By the way, according to the State Statistics Service, in 2020 due to the coronacrisis, Ukraine’s GDP decreased by 4%. The government predicts that the country’s economy this year will rebound by 4.6%.
Western partners’ support
International partners that help Ukraine move on the path of reform and provide financial support through low-cost loans or investment projects recommend that Kyiv accelerate reforms on the path toward higher economic growth.
President of the European Bank for Reconstruction and Development, Odile Renaud-Basso, in an interview with UNIAN noted the need for Ukrainian economy to accelerate economic rapprochement with partner states in Central Europe.REUTERS
“Doubling the size of GDP in the next ten years is a legitimate target that requires comprehensive policies to boost growth. There is a huge potential in Ukraine, especially in its people and its youth. But pursuing the reform agenda is key for the economic development,” the EBRD president said, adding that structural weaknesses remain in Ukraine, affecting economic growth.

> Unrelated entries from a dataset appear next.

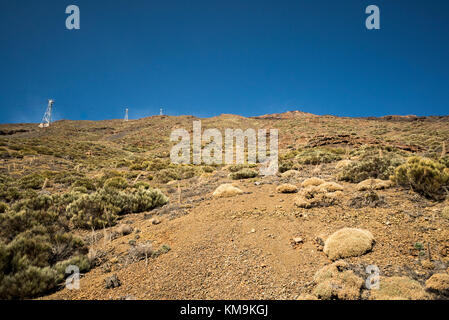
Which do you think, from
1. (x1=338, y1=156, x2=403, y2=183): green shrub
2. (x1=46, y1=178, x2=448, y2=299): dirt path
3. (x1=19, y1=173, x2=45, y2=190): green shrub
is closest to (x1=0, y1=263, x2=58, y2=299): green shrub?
(x1=46, y1=178, x2=448, y2=299): dirt path

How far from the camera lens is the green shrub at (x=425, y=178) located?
6.67 metres

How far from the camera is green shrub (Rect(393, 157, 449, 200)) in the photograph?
6.67 m

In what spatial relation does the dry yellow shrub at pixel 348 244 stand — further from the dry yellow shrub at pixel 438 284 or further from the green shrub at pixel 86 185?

“[L]abour productivity remains below other countries in the region,” she said. “Progress in key areas of governance would provide a level playing field for investors and entrepreneurs, which is crucial for unleashing the growth potential of the Ukrainian economy.”
According to the resident representative in Ukraine of the International Monetary Fund, Gosta Ljungman, Ukraine needs to ensure annual economic growth of 6% for 20 years in order to catch up with Poland’s current level, while partial reforms and average growth of 4% will only solve this problem by half.

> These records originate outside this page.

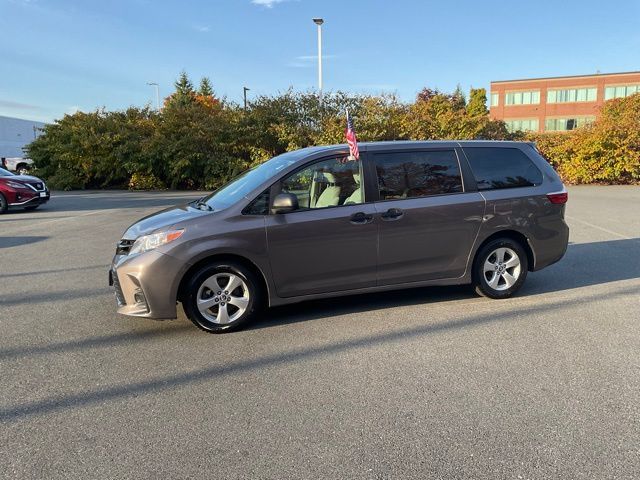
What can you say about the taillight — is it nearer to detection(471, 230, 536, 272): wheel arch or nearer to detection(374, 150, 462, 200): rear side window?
detection(471, 230, 536, 272): wheel arch

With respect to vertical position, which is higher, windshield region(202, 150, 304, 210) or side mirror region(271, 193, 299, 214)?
windshield region(202, 150, 304, 210)

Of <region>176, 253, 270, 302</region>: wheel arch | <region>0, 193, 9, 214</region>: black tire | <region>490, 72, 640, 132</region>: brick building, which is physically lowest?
<region>176, 253, 270, 302</region>: wheel arch

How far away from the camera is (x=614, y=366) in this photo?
154 inches

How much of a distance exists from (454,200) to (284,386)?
2896mm

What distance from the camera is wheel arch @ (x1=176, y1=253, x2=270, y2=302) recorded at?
15.3 ft

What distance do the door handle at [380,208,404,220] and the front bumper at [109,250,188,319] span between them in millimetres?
2041

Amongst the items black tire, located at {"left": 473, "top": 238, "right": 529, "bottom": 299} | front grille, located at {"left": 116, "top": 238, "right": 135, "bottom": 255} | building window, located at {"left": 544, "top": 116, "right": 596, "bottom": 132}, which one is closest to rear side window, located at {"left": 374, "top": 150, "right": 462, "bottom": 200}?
black tire, located at {"left": 473, "top": 238, "right": 529, "bottom": 299}

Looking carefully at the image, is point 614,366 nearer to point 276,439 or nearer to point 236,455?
point 276,439

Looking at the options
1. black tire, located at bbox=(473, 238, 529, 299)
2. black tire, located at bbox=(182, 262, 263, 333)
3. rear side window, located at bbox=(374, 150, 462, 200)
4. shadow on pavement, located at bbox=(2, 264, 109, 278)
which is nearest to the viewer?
black tire, located at bbox=(182, 262, 263, 333)

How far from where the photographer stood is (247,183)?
5.27 metres

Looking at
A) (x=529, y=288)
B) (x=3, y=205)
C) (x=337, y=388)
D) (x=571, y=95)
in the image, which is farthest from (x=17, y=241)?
(x=571, y=95)

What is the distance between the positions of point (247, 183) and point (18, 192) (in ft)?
42.3

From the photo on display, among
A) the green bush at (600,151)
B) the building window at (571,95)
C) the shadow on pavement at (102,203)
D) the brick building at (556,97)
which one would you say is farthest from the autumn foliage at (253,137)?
the building window at (571,95)

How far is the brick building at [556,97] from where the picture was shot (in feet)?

This is a long-term project, he underlined, adding that it would be impossible to complete reform in several years so patience is needed for the country to at least catch up with its neighbors, the official said.
Ljungman stressed that structural reforms will ensure the required investment and productivity gains.
Thus, in order for Ukraine to achieve significant progress in economic development in the next decade, it is important to focus on structural reforms and the fight against corruption. Ukraine must walk the path Poland walked several decades ago.
It is obvious that even if the government’s strategy until 2030 is implemented, Ukrainian economy will not catch up with the Polish one in the foreseeable future. However, a huge leap forward will be made that will relieve Ukraine from the infamous title of Europe’s poorest country.
Read more on UNIAN: https://www.unian.info/economics/doubling-gdp-in-10-years-is-ukrainian-dream-achievable-11373076.html
“Thus, in order for Ukraine to achieve significant progress in economic development in the next decade, it is important to focus on structural reforms and the fight against corruption. Ukraine must walk the path Poland walked several decades ago.”
That’s putting it in a nutshell. However, I would attempt this feat without EU membership. Look at the non-EU European countries as shining examples of unbureaucratic success and freedom, Iceland, Norway and Switzerland.